▶ _What to produce_:
Down to the last line, retype the records below exactly and skip the pictures.

-------- The data --------

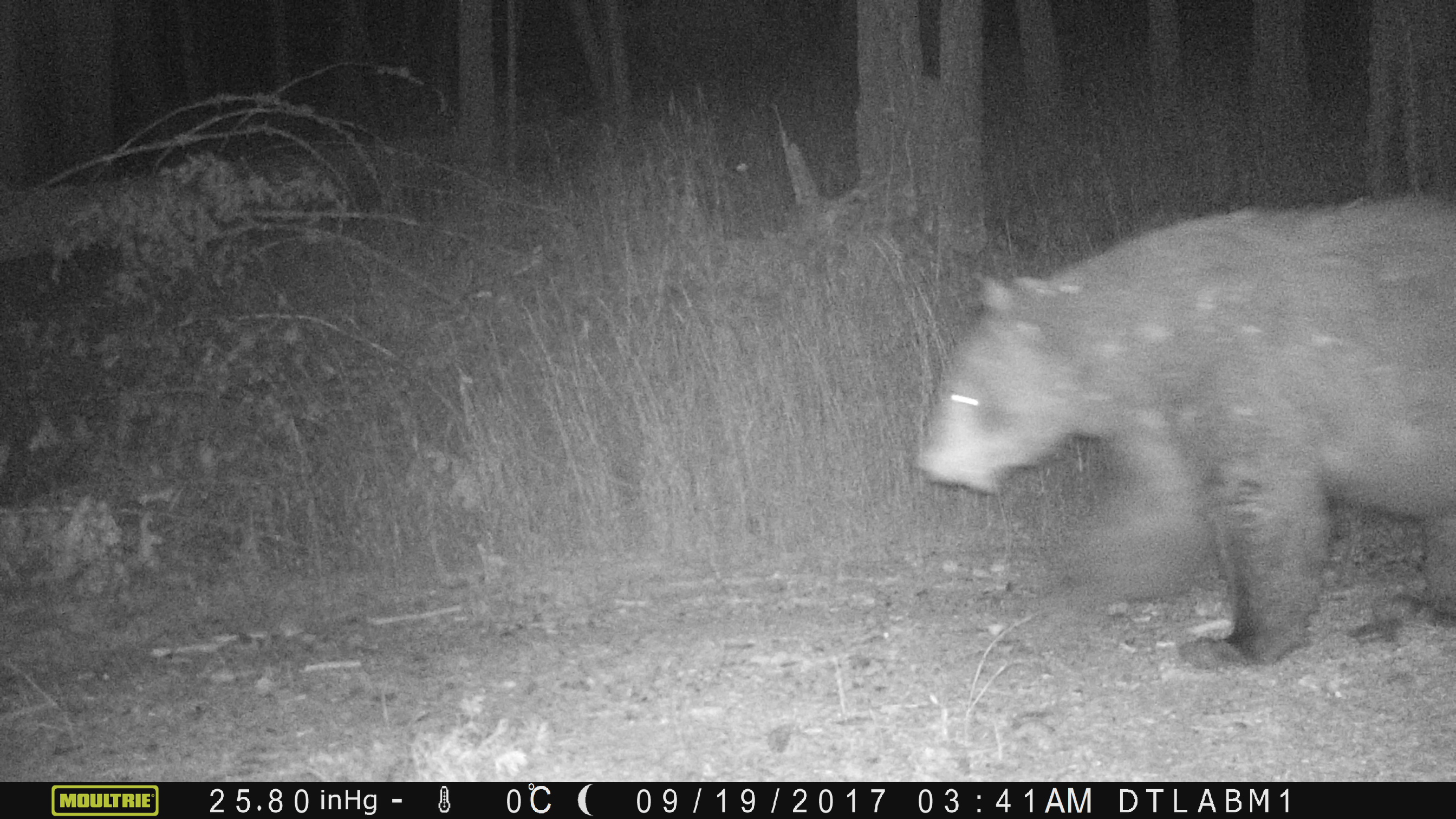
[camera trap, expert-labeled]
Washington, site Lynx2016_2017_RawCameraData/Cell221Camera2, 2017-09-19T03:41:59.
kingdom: Animalia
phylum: Chordata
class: Mammalia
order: Carnivora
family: Ursidae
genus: Ursus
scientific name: Ursus americanus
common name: american black bear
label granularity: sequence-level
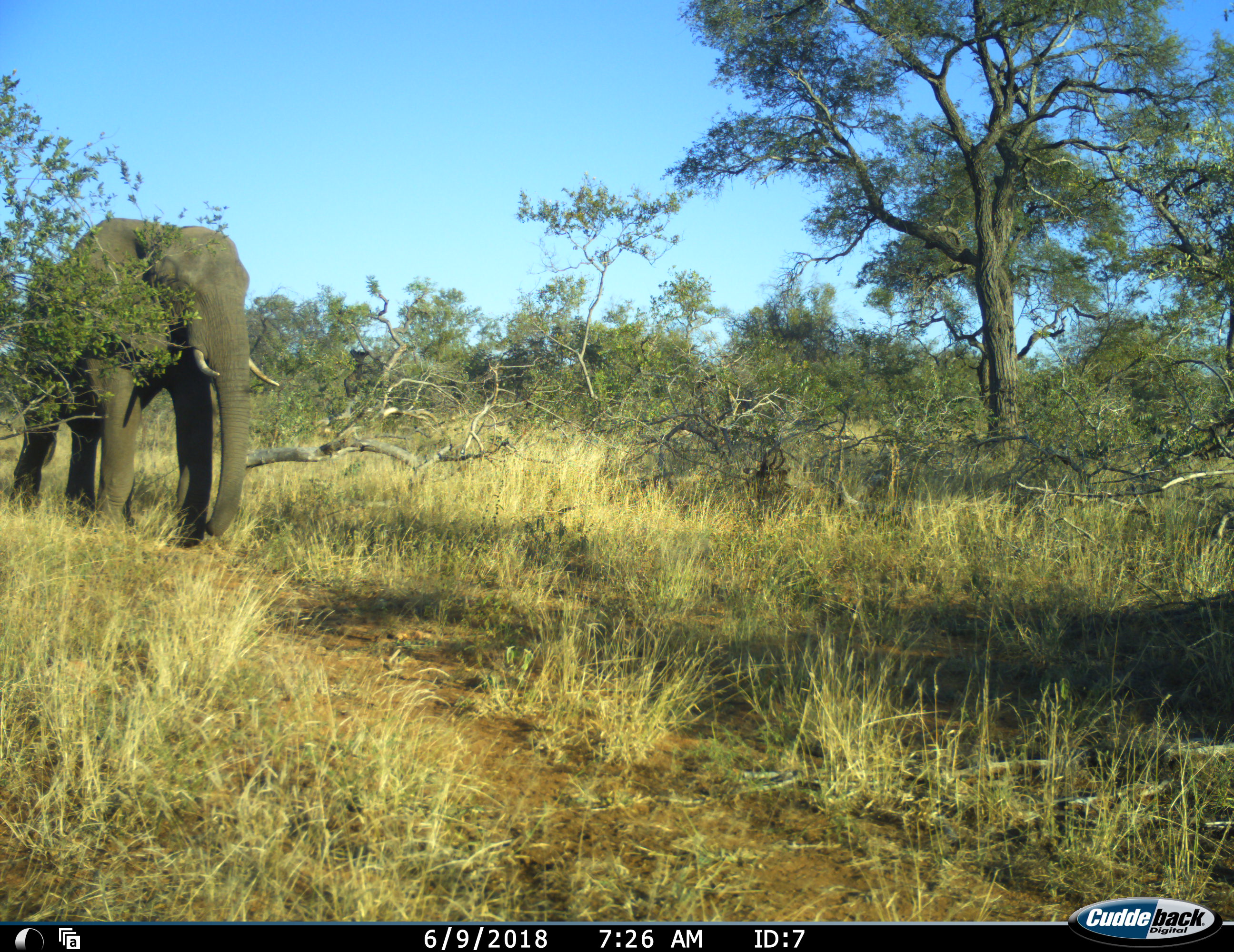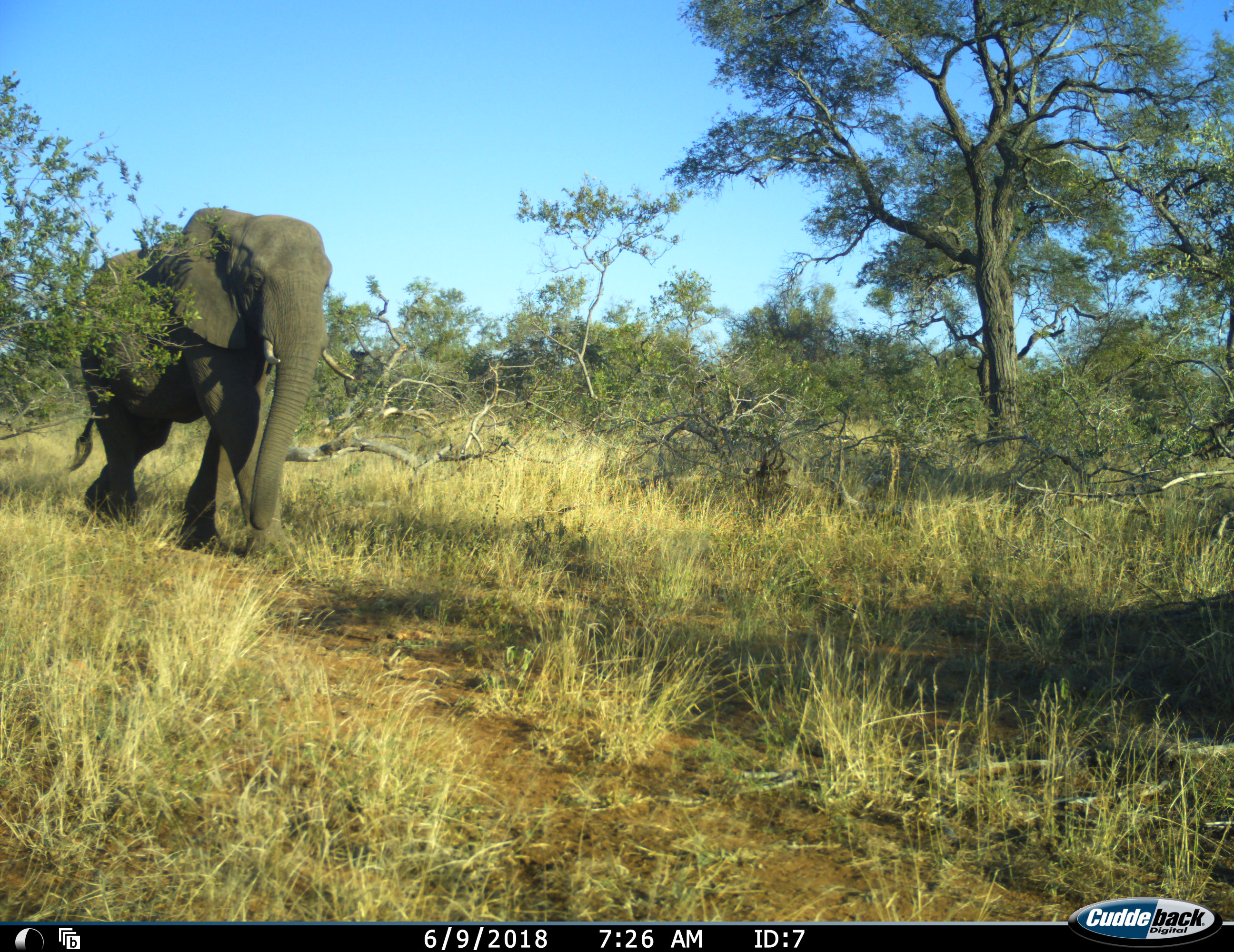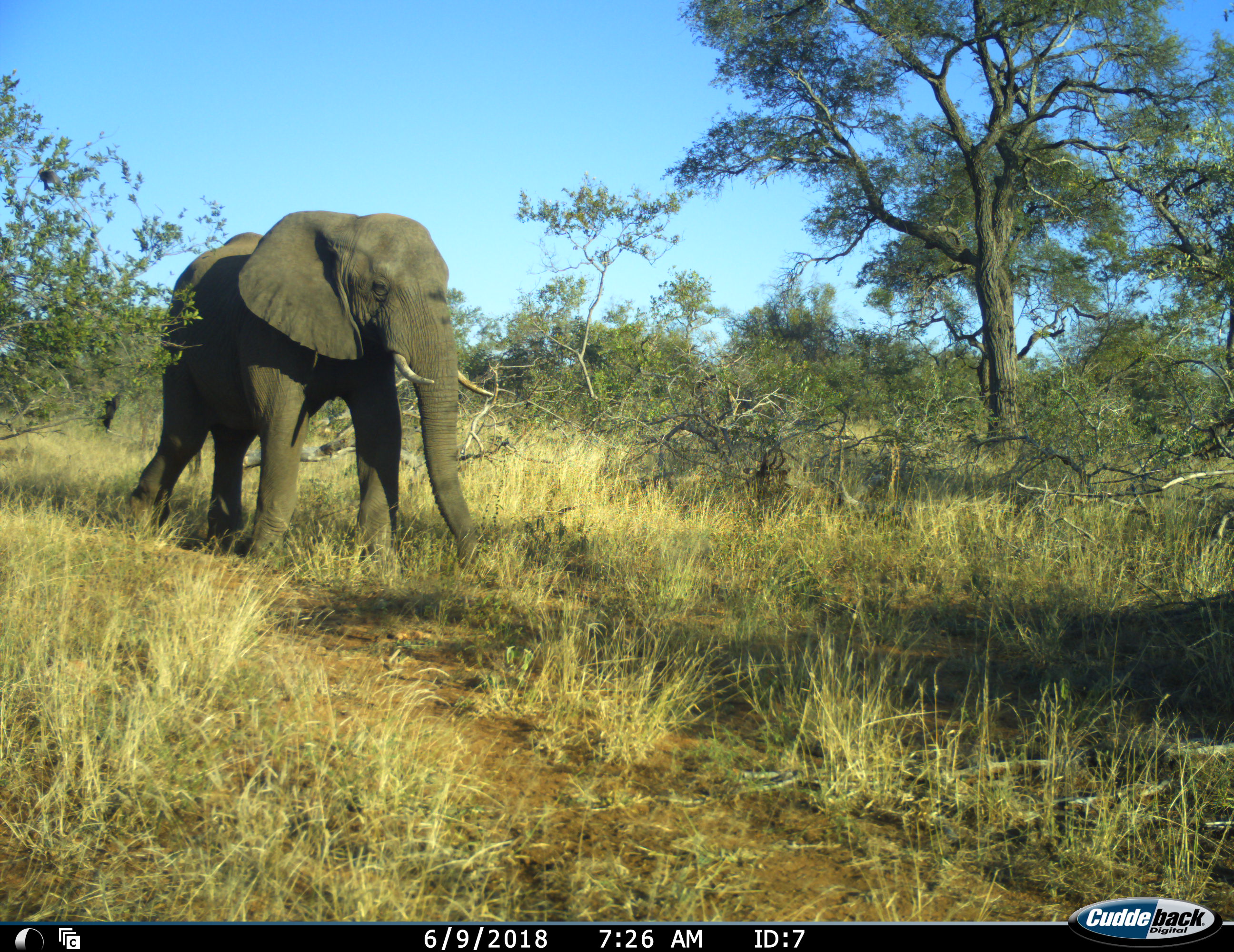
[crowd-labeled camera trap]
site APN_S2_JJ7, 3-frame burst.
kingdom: Animalia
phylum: Chordata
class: Mammalia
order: Proboscidea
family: Elephantidae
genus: Loxodonta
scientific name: Loxodonta africana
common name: african bush elephant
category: elephant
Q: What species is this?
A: Elephant (african bush elephant) (Loxodonta africana).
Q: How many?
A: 1.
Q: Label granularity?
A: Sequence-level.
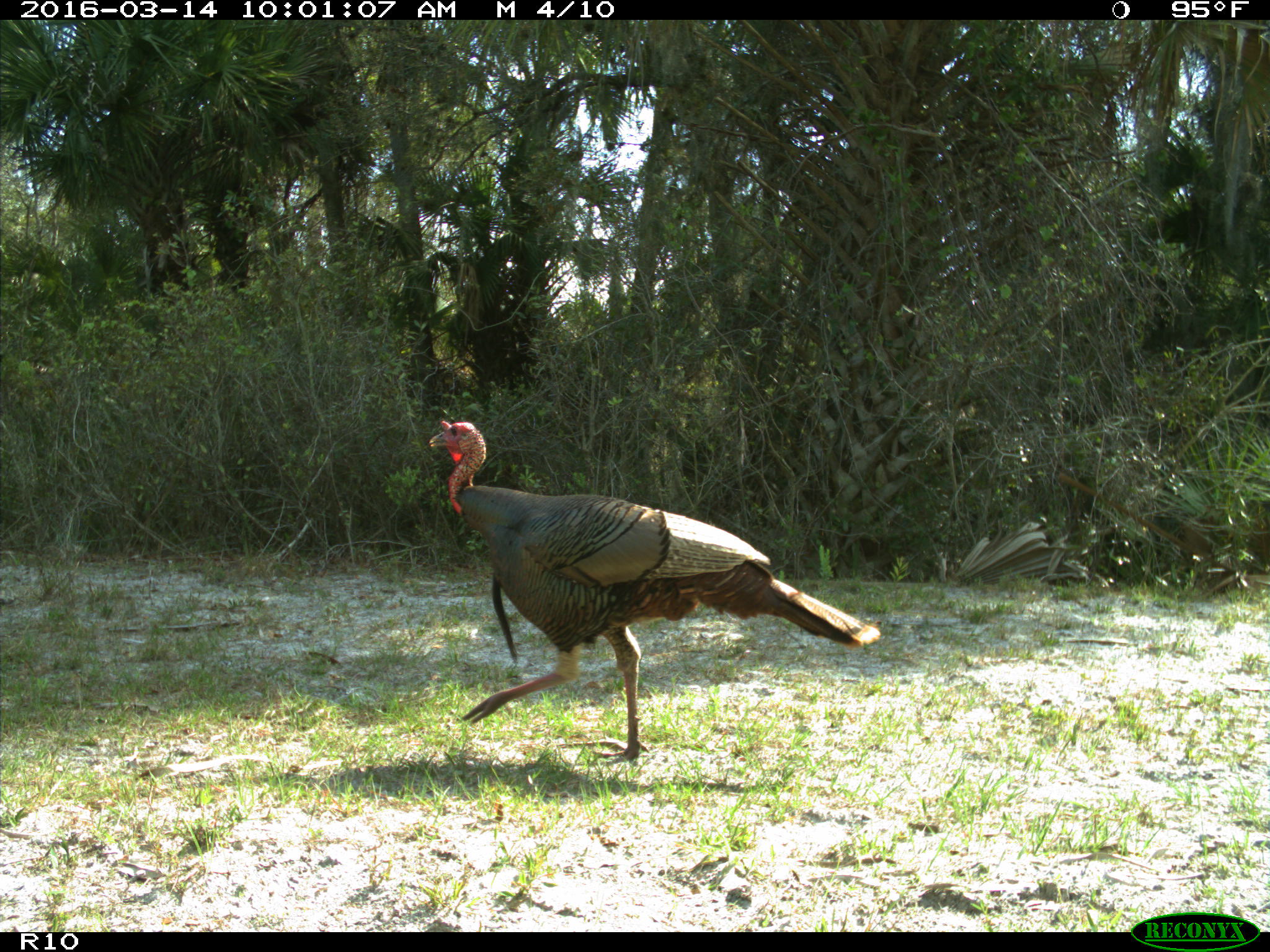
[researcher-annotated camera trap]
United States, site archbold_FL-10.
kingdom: Animalia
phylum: Chordata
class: Aves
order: Galliformes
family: Phasianidae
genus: Meleagris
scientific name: Meleagris gallopavo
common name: wild turkey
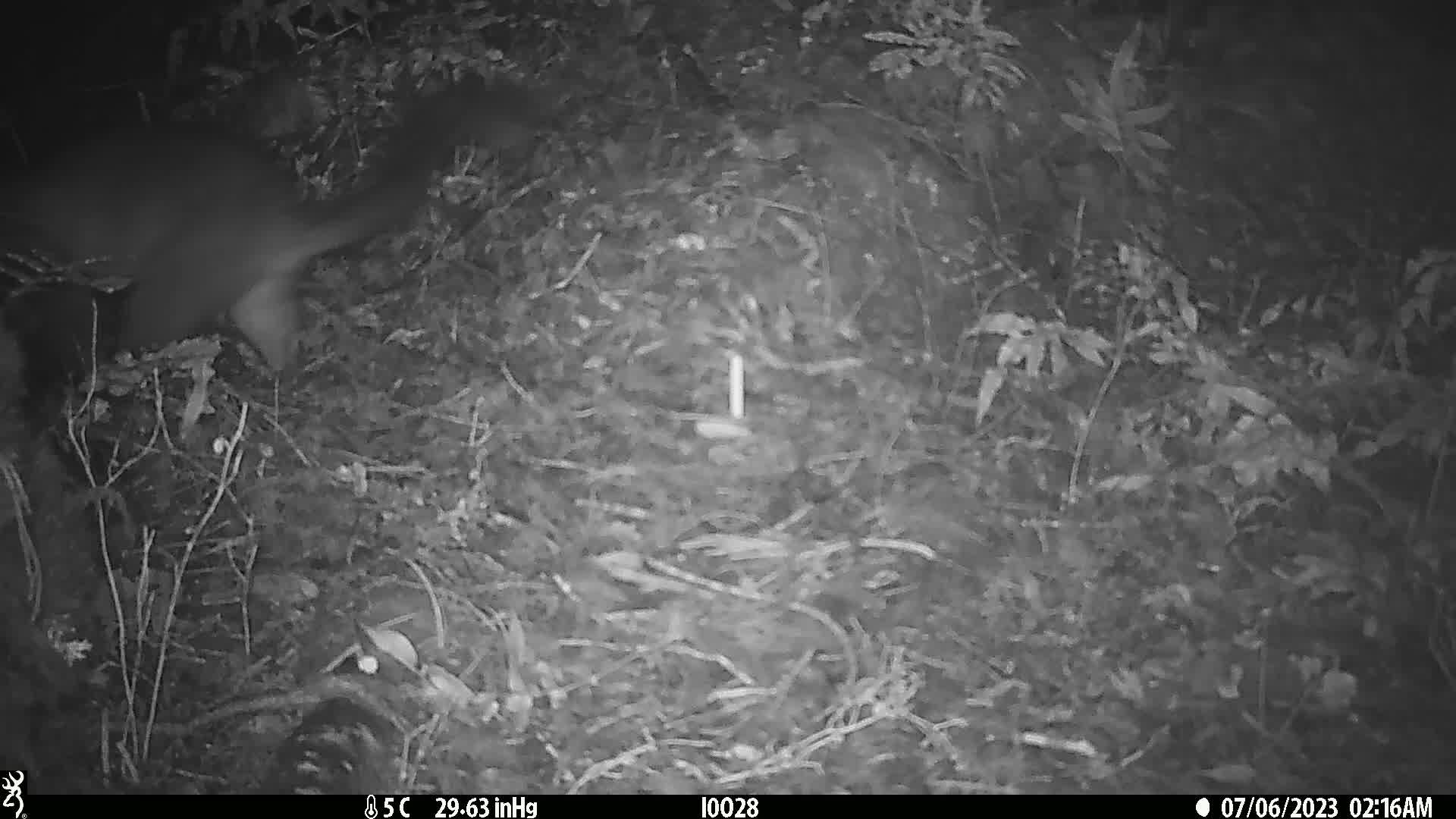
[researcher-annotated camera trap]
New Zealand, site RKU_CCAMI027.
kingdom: Animalia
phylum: Chordata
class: Mammalia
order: Diprotodontia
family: Phalangeridae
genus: Trichosurus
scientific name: Trichosurus vulpecula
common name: common brushtail possum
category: possum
Possum (common brushtail possum) (Trichosurus vulpecula).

--------

▶ _Finished exercise_:
[camera trap, expert-labeled]
Washington, site Lynx2016_2017_RawCameraData/Cell221Camera2, 2017-09-19T03:41:59.
kingdom: Animalia
phylum: Chordata
class: Mammalia
order: Carnivora
family: Ursidae
genus: Ursus
scientific name: Ursus americanus
common name: american black bear
label granularity: sequence-level
[crowd-labeled camera trap]
site APN_S2_JJ7, 3-frame burst.
kingdom: Animalia
phylum: Chordata
class: Mammalia
order: Proboscidea
family: Elephantidae
genus: Loxodonta
scientific name: Loxodonta africana
common name: african bush elephant
category: elephant
Q: What species is this?
A: Elephant (african bush elephant) (Loxodonta africana).
Q: How many?
A: 1.
Q: Label granularity?
A: Sequence-level.
[researcher-annotated camera trap]
United States, site archbold_FL-10.
kingdom: Animalia
phylum: Chordata
class: Aves
order: Galliformes
family: Phasianidae
genus: Meleagris
scientific name: Meleagris gallopavo
common name: wild turkey
[researcher-annotated camera trap]
New Zealand, site RKU_CCAMI027.
kingdom: Animalia
phylum: Chordata
class: Mammalia
order: Diprotodontia
family: Phalangeridae
genus: Trichosurus
scientific name: Trichosurus vulpecula
common name: common brushtail possum
category: possum
Possum (common brushtail possum) (Trichosurus vulpecula).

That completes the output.